There are always going to be people that abuse the system. There are people that abuse the welfare system, the “please-only-take-one-sample” policy, and many other examples of institutions that often rely on the assumption that most people are good and won’t take advantage of generosity. There are also millions of people that don’t abuse the system.
Should the mistakes of one person ruin an entire thing for everyone? This question is commonly asked in the context of marijuana legalization. If one store owner takes advantage of legalization in his state, opens a dispensary, and uses it to sell illegal drugs out of, should all shop owners and consumers pay for his mistakes?
In Oklahoma, recreational marijuana is still not legal. Medical marijuana has been allowed under Oklahoma state law since 2018, and has grown into a huge enterprise for residents of the state. It is now legal in the state of Oklahoma for qualifying patients over the age of 21 to purchase marijuana from licensed medical dispensaries once they obtain a medical marijuana card.
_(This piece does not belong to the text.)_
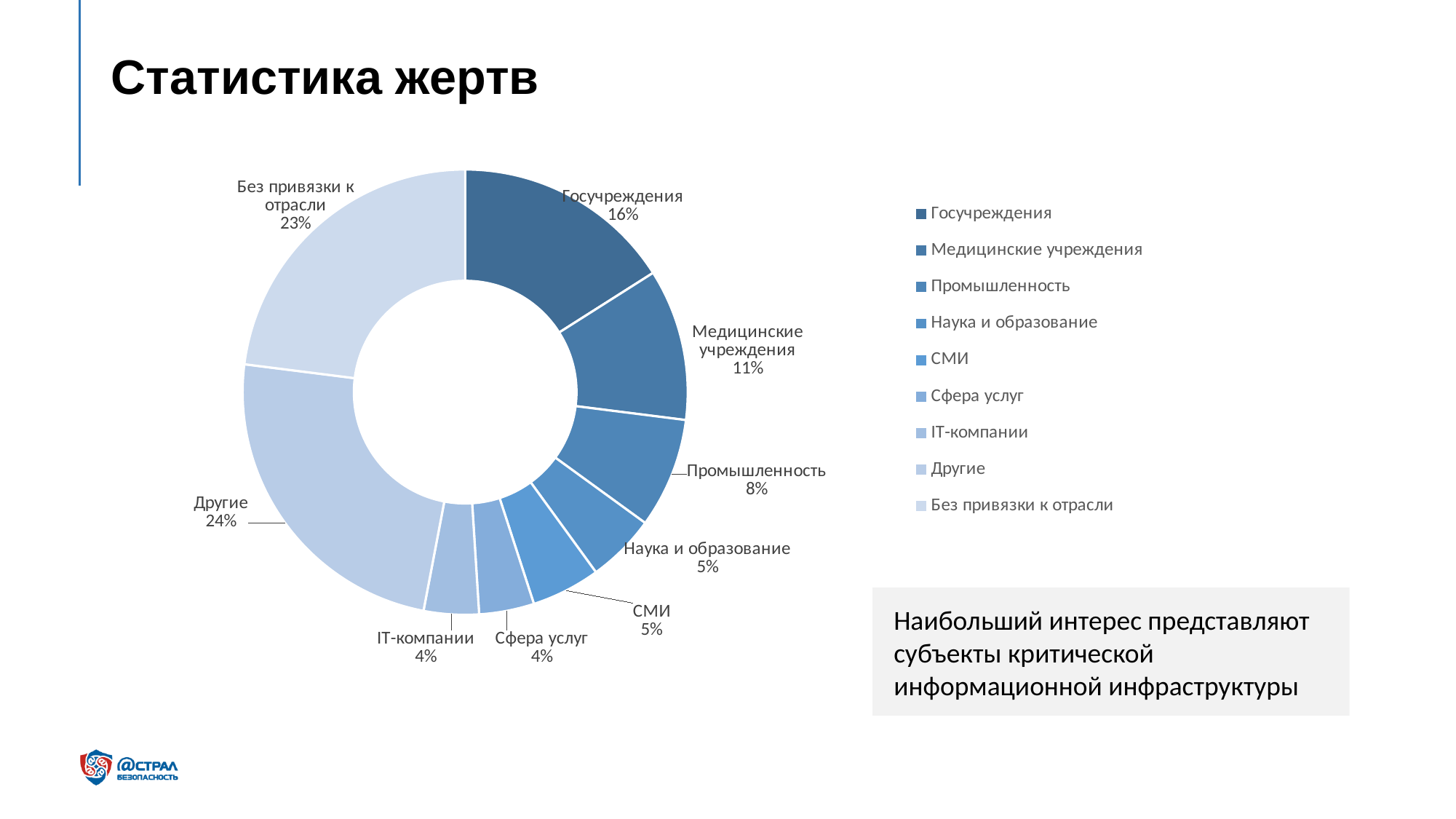
What kind of chart is shown on the slide? doughnut chart What is the value shown for Медицинские учреждения? 11% Which is larger, the share for Медицинские учреждения or the share for Промышленность? Медицинские учреждения What is the combined share of Наука и образование and СМИ? 10% How many categories are shown in the chart? 9 What percentage does the Госучреждения slice represent? 16% Which category has the largest share in the chart? Другие What is the difference in percentage points between Другие and Госучреждения? 8 Which legend entry is listed last? Без привязки к отрасли What percentage is shown for Без привязки к отрасли? 23% What share is labelled for Промышленность? 8% What is the title of the slide containing the chart? Статистика жертв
A store owner in Spiro, Oklahoma was caught selling methamphetamine out of his medical marijuana dispensary just last week. He was officially charged after undercover officers purchased meth from him inside his shop on two separate occasions. The 38-year-old man is named Jeffrey Peregrino, and he is currently facing two counts of trafficking methamphetamines.
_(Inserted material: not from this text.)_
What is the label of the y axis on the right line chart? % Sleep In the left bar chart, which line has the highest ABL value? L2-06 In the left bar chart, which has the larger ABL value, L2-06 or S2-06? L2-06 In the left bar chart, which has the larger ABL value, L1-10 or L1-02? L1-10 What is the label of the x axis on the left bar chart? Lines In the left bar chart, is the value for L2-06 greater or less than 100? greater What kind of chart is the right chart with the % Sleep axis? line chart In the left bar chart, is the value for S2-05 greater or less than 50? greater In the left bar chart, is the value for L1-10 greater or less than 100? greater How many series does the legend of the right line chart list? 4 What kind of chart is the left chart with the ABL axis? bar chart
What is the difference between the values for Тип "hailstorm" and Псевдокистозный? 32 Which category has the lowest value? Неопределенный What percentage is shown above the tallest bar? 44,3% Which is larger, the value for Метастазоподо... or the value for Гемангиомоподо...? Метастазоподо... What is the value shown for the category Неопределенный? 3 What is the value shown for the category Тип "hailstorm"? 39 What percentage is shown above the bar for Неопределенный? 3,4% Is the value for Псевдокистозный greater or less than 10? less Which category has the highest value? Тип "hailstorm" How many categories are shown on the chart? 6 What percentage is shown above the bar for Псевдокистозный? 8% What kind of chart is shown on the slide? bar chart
The Oklahoma Bureau of Narcotics told a local news station that the transactions took place inside the store office, and that all marijuana products inside the dispensary have been seized by the agency. They also reported that an Emergency Suspension Order has been placed on the dispensary. The dispensary goes by the name, “Left Handed Okies.” This has caused some confusion in the community because another dispensary in Shady Point Oklahoma shares the same name. The owner of this store claims that there is no relation between the two stores besides the shared name, and told reporters that his entire business is completely against any type of opioid use, and that the reason he got into the business in the first place was actually to combat the epidemic.